## TEXT EXCERPT
=== Begin Enclosure ===

From my heart today… So often bloggers talk to each other about all the great things, or even the funny wrong things. There are times we share and join in love for one another when a tragedy happens like at Rosecommon Acres when she lost her beautiful Tiggy. Or for my friend Kate as we pray continuously for the health of her little Noah, Praying for Noah.
What about the scared little girl fears living in us? The dark and not so pretty truths each of us have to face in our own way. Today I am sharing a truth that I shy away from, even run from in my mind but it never leaves. Am I a good mom? Do my kids deserve better than a broken, weak mom that is slowly dying?
I listen to my mommy friends and hear all the great co-ops, field trips and want to turn back the clock 2 years when I was taking my kids on those same trips. Now I can’t even drive. No more on the fly trips to the local fort. Not even a quick run to the grocery store. I am not in the least upset at my friends but it highlights that I am home bound now.
Mom’s that have full yummy meals on the table after a day of homeschooling, canning, running to the local nursing home to deliver baskets. I am so weak that I spend my day leading the family from the hospital bed. We have our meals planned out and normally have full meals. I hang heavy on my heart those days that I need to rely on cold cereal and left overs for dinner.
I am not the mom I wanted to be. Not the funny, healthy, well balanced, busy mom I always imagined. I never thought about being a mom in constant pain. A mom that fights seizures. That can’t even eat food anymore. I ache for the dream of a life I desperately wanted to give my kids.

=== End Enclosure ===

## Collected data entries
=== Begin Enclosure ===

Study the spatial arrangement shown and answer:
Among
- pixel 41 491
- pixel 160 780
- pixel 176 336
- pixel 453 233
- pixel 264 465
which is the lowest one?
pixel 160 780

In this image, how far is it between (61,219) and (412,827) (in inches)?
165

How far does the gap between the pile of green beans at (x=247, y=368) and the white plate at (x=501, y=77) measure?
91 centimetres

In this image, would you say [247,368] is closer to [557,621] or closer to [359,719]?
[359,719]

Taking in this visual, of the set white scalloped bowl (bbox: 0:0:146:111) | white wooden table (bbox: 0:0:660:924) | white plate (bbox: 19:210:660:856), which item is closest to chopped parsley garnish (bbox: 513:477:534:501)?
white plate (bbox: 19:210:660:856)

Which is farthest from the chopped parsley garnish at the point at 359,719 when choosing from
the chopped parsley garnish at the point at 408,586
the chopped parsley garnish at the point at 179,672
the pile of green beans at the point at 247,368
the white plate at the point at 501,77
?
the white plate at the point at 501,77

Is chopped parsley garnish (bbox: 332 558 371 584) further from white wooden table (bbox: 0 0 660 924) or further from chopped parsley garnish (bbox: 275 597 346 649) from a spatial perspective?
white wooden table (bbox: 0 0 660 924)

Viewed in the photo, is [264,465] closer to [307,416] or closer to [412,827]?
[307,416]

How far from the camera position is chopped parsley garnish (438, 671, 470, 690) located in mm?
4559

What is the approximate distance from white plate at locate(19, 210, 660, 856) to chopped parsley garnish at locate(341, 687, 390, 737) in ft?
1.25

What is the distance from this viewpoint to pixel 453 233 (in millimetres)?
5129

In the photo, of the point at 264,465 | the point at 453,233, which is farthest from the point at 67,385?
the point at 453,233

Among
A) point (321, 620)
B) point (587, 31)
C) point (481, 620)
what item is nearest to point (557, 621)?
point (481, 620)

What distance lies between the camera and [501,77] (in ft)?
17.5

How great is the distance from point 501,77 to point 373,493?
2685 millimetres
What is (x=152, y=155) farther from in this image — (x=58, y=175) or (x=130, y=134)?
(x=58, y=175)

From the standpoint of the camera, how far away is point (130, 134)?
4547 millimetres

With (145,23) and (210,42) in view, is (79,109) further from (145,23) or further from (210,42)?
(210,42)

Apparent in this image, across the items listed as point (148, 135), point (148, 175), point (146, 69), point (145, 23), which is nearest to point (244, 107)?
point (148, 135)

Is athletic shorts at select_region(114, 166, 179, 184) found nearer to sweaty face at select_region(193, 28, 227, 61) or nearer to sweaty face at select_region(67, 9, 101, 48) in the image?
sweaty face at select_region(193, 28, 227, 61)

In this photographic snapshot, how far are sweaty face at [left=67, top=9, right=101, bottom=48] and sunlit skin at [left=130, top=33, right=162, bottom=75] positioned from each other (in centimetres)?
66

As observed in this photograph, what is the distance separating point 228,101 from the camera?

=== End Enclosure ===

## WORK ORDER
Where does the writer of the blog post spend the day leading the family? Rely only on the blog post, not on the data.

## TASK ANSWER
From the hospital bed.